_ACTIVITY:_ Lines after the one containing "common name: bobcat" are to be omitted; print exactly each line from the start of the records up to and including it.
————————
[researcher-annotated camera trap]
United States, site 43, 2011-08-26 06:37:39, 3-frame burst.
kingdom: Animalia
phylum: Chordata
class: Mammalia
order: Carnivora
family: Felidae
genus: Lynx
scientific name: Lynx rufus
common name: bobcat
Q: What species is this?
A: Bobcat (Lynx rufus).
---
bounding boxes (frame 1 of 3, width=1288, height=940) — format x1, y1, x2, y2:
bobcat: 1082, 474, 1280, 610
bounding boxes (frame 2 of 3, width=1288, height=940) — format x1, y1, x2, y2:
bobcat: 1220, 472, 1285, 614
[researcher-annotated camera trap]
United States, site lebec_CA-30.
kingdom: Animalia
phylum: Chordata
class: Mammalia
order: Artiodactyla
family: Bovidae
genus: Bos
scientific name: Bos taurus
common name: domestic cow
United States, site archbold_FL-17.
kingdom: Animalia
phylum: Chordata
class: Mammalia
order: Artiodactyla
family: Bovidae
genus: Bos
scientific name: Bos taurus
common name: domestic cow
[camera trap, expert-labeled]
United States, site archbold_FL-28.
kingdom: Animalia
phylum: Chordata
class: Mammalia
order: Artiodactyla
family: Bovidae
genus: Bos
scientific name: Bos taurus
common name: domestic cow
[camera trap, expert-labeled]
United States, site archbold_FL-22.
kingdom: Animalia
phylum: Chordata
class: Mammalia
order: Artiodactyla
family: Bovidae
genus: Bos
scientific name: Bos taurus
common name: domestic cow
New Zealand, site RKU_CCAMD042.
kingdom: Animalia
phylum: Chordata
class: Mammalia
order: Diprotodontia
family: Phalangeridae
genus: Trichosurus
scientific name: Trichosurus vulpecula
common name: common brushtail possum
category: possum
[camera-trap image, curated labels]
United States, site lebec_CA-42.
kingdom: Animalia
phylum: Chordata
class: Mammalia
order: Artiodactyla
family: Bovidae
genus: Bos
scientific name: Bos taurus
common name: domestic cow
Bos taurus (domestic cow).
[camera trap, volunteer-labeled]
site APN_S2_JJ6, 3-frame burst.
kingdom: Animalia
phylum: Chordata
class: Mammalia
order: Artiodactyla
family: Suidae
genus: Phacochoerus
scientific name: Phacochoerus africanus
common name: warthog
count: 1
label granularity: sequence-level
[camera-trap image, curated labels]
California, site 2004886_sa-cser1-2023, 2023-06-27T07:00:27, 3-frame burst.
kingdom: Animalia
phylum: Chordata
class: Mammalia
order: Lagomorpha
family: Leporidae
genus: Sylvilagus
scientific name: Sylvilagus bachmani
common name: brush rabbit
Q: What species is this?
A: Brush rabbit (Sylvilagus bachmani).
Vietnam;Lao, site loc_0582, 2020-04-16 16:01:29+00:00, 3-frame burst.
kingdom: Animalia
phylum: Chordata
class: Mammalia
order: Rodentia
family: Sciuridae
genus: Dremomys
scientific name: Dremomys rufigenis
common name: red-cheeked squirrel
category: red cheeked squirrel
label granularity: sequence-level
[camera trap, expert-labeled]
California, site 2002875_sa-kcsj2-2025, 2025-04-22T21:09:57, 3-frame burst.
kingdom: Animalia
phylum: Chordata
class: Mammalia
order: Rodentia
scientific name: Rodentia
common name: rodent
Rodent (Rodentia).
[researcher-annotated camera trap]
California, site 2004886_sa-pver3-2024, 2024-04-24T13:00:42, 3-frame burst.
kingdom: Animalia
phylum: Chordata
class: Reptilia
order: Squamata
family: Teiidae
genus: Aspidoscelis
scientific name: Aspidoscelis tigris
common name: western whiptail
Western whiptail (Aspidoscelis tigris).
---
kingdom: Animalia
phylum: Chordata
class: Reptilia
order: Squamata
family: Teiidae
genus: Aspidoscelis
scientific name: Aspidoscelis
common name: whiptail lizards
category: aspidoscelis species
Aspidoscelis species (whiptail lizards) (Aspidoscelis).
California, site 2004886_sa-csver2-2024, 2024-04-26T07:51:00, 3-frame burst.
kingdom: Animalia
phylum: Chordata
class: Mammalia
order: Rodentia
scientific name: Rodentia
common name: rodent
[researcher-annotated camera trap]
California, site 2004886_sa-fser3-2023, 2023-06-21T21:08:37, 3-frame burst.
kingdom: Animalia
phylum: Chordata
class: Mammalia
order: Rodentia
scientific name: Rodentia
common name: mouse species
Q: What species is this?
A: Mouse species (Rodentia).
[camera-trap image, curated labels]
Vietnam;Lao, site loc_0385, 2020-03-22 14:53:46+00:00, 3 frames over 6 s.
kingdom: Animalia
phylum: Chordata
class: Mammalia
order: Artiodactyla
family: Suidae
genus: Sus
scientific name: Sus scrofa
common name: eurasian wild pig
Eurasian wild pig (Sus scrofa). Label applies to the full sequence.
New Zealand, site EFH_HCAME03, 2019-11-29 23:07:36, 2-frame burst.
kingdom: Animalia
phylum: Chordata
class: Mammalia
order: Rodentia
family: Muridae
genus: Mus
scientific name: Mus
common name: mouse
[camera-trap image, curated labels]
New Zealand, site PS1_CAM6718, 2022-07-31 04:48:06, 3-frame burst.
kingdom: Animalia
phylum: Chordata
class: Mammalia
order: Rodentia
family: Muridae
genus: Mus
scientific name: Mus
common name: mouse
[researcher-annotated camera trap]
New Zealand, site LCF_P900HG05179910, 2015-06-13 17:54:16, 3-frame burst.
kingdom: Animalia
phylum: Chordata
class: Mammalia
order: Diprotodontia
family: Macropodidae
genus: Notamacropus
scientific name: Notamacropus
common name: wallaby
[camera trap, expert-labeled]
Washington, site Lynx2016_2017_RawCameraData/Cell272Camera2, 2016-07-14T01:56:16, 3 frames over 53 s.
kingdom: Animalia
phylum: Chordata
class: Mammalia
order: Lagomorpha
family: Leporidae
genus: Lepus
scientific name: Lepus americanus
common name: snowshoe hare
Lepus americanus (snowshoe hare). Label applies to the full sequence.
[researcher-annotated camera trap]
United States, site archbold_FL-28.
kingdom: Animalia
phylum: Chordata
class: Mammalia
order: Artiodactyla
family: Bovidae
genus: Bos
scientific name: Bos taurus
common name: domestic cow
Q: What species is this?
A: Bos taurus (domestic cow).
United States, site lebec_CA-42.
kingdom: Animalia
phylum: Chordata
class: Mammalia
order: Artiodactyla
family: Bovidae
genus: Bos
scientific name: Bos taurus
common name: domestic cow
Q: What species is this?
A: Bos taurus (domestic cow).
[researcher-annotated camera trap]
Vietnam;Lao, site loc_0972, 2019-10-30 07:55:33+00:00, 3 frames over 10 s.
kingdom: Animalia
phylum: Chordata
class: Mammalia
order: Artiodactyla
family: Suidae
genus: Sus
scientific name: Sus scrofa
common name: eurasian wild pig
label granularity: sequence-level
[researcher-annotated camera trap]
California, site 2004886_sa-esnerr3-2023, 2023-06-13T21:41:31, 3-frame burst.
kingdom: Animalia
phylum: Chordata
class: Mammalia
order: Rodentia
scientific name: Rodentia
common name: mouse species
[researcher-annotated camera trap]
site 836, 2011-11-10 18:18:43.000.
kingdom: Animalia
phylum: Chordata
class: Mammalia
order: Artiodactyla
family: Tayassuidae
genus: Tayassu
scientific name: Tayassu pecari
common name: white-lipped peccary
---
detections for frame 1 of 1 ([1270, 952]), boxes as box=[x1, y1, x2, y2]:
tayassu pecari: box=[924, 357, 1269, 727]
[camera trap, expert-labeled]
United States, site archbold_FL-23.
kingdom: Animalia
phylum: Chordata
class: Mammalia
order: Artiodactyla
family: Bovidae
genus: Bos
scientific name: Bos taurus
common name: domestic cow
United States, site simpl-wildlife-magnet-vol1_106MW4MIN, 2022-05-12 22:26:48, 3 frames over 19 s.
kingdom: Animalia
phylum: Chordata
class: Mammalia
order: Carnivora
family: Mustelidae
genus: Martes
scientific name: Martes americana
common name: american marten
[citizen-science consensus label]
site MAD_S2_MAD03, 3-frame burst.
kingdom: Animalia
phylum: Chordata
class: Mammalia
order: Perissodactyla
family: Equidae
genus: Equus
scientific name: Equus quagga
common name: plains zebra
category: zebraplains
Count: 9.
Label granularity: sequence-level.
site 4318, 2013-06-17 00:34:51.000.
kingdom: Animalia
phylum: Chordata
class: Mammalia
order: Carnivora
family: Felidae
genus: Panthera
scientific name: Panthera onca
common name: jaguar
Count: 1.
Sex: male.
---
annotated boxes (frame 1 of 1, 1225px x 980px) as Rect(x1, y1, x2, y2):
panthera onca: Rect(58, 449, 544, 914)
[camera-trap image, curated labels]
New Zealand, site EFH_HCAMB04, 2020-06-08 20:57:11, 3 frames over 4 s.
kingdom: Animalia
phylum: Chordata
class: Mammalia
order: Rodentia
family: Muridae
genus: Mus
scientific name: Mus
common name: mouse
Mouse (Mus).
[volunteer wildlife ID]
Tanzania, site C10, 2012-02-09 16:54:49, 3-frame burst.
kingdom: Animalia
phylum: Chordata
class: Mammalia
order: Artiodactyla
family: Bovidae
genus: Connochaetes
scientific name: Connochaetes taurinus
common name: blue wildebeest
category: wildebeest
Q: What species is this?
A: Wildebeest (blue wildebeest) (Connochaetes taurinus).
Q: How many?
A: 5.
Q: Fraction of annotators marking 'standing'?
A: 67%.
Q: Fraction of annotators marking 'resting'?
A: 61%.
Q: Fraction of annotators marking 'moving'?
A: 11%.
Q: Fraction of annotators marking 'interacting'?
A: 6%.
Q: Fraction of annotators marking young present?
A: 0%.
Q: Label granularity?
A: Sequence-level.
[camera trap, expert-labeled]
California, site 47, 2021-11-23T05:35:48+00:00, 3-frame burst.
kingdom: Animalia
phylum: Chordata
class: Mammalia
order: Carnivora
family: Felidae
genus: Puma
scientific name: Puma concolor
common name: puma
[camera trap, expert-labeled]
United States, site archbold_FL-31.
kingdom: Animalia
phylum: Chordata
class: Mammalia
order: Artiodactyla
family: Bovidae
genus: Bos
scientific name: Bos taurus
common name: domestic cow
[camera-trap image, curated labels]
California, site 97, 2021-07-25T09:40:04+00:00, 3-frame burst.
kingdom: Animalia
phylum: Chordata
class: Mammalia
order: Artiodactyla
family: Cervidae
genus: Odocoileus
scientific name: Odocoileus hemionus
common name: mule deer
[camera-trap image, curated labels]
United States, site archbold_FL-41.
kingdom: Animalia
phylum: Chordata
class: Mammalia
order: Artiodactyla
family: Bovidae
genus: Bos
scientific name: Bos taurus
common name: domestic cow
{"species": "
————————
_REPLY TO THE EXERCISE:_
[researcher-annotated camera trap]
United States, site 43, 2011-08-26 06:37:39, 3-frame burst.
kingdom: Animalia
phylum: Chordata
class: Mammalia
order: Carnivora
family: Felidae
genus: Lynx
scientific name: Lynx rufus
common name: bobcat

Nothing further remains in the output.